TASK REQUIREMENTS: How many of the lines below contain the string "surface"? Reply with only the number.

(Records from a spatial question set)
>>>>

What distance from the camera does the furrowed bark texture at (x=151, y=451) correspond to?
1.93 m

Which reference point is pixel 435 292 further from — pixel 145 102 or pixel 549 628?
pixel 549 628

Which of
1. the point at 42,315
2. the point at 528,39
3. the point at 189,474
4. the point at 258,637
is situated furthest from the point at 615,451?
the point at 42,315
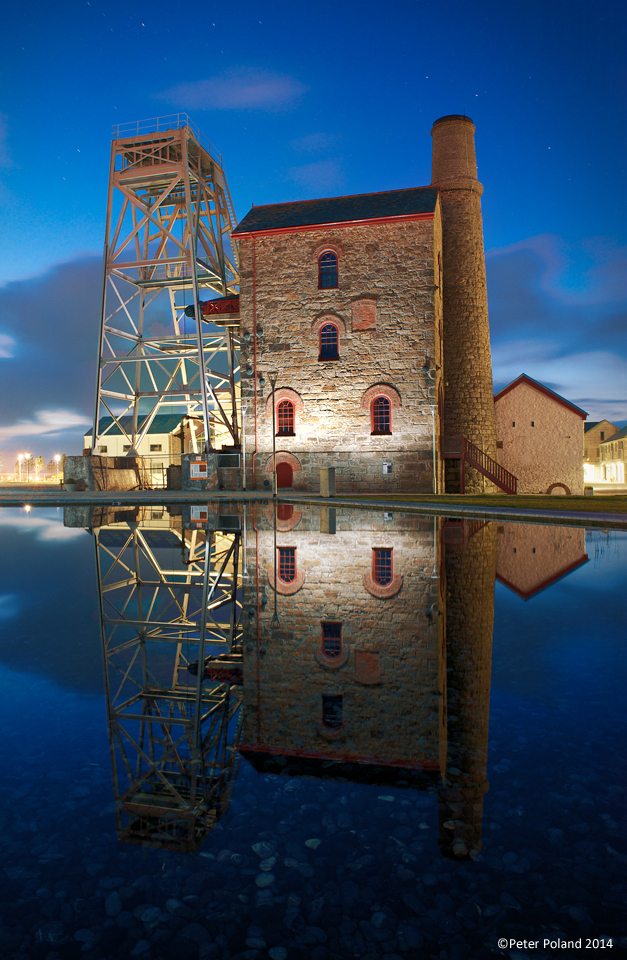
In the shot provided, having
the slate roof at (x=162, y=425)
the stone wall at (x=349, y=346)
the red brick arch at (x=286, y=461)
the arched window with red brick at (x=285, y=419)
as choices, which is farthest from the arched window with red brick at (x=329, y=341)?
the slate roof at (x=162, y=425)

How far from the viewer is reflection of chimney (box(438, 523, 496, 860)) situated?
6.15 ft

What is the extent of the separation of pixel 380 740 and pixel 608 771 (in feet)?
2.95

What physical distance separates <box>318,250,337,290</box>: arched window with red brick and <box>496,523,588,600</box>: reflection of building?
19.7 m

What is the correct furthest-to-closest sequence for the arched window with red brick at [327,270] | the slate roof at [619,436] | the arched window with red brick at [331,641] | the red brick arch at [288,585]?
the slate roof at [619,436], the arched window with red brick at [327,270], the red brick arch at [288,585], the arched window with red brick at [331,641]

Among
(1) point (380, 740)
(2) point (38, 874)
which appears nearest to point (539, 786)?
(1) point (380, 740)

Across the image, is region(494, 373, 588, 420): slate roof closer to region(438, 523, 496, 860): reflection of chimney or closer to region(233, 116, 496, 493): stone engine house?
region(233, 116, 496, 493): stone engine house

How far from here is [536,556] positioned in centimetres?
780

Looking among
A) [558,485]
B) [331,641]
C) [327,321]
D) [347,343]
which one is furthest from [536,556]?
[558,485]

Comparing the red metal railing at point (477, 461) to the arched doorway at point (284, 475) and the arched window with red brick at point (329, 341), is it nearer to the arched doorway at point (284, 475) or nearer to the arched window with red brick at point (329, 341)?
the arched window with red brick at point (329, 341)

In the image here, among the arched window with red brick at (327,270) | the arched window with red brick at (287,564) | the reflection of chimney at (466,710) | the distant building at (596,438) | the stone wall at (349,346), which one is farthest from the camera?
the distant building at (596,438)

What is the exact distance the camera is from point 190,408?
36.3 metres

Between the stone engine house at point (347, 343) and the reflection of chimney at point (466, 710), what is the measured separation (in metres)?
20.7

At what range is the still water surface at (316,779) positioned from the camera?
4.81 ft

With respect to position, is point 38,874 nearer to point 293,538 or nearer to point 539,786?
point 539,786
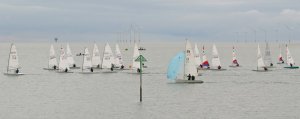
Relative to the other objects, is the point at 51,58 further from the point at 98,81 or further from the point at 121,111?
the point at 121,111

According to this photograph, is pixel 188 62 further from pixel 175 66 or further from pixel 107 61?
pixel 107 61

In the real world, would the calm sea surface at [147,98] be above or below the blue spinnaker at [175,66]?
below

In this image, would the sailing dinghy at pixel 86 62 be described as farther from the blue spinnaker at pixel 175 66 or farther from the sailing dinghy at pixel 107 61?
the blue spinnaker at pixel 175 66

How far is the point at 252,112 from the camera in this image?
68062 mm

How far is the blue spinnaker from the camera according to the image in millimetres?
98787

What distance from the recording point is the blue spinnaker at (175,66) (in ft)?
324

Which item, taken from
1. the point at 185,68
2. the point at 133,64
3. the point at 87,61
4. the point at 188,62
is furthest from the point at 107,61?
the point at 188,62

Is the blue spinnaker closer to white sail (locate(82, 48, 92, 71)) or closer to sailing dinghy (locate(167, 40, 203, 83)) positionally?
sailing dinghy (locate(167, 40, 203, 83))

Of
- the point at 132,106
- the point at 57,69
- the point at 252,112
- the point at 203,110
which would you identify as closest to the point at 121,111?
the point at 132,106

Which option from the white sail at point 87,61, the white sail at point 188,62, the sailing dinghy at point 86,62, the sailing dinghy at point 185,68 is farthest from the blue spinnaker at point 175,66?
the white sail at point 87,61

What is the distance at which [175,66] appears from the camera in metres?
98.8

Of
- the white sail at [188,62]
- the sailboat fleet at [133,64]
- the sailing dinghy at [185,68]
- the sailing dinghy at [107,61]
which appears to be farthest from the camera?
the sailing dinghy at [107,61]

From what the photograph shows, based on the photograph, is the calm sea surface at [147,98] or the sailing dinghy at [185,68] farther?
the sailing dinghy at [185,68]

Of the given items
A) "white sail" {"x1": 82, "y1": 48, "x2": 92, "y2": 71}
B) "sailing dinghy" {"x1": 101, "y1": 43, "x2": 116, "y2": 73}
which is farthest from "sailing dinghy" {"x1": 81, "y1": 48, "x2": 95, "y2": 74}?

<<<<
>>>>

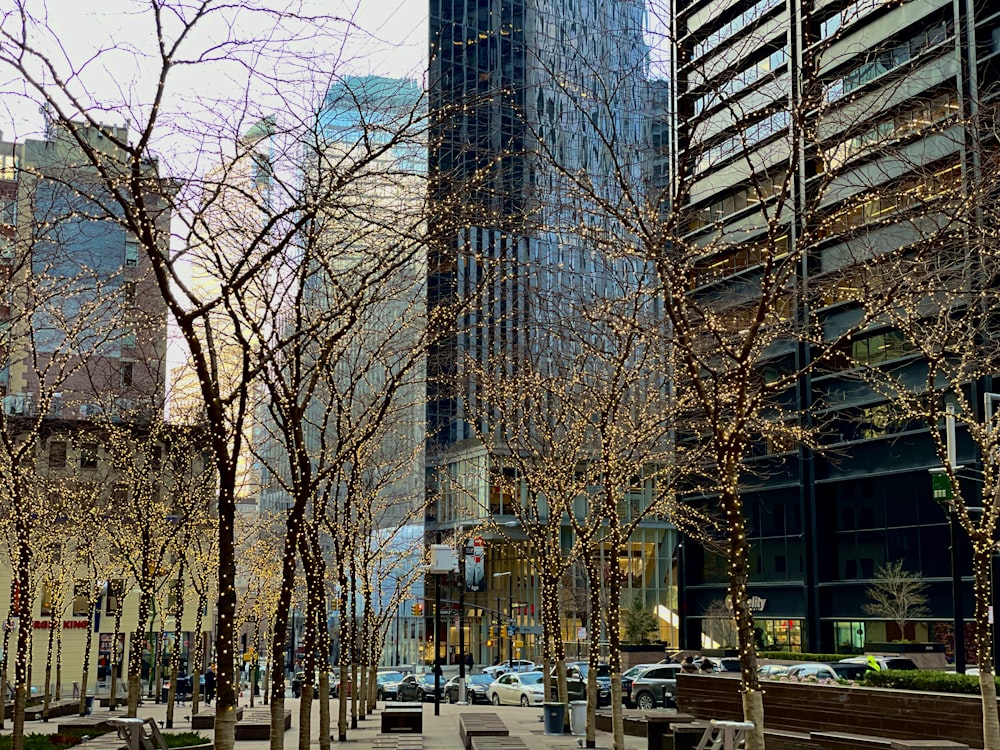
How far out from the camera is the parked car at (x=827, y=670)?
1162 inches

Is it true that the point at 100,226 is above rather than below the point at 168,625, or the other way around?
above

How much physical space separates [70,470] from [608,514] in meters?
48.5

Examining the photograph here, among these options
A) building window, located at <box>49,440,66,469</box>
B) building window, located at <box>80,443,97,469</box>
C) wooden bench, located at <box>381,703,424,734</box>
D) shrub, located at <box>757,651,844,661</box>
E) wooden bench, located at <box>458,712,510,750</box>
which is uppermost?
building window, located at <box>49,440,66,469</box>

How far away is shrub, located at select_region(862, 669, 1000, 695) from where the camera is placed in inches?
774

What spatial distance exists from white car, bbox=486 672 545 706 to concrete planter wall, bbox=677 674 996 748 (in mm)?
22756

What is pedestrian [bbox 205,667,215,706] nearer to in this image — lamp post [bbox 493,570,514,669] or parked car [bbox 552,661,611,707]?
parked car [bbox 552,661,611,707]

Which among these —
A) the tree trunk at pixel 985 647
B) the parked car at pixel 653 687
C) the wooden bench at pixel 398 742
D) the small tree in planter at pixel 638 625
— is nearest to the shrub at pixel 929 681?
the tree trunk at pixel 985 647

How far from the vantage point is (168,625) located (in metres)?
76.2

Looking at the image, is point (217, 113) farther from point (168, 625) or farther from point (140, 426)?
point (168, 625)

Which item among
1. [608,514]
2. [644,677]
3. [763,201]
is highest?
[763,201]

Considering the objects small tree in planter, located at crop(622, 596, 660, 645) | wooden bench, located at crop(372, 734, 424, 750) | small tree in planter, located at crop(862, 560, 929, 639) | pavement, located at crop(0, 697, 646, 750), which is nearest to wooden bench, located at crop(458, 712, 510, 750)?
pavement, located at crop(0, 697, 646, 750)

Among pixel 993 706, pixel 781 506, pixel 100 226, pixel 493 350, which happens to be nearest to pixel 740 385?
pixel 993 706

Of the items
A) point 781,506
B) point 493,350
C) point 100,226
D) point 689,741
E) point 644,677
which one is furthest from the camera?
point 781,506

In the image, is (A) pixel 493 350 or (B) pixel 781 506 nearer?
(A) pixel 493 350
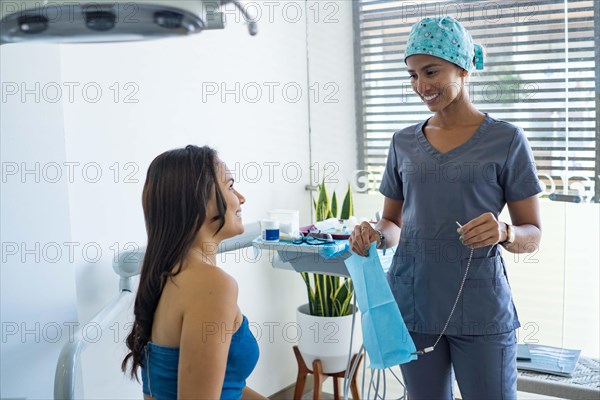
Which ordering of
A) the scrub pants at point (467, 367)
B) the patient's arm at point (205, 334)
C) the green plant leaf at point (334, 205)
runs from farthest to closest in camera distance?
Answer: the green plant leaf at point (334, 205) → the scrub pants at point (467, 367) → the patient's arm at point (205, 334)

<<<<

FULL OUTPUT: 3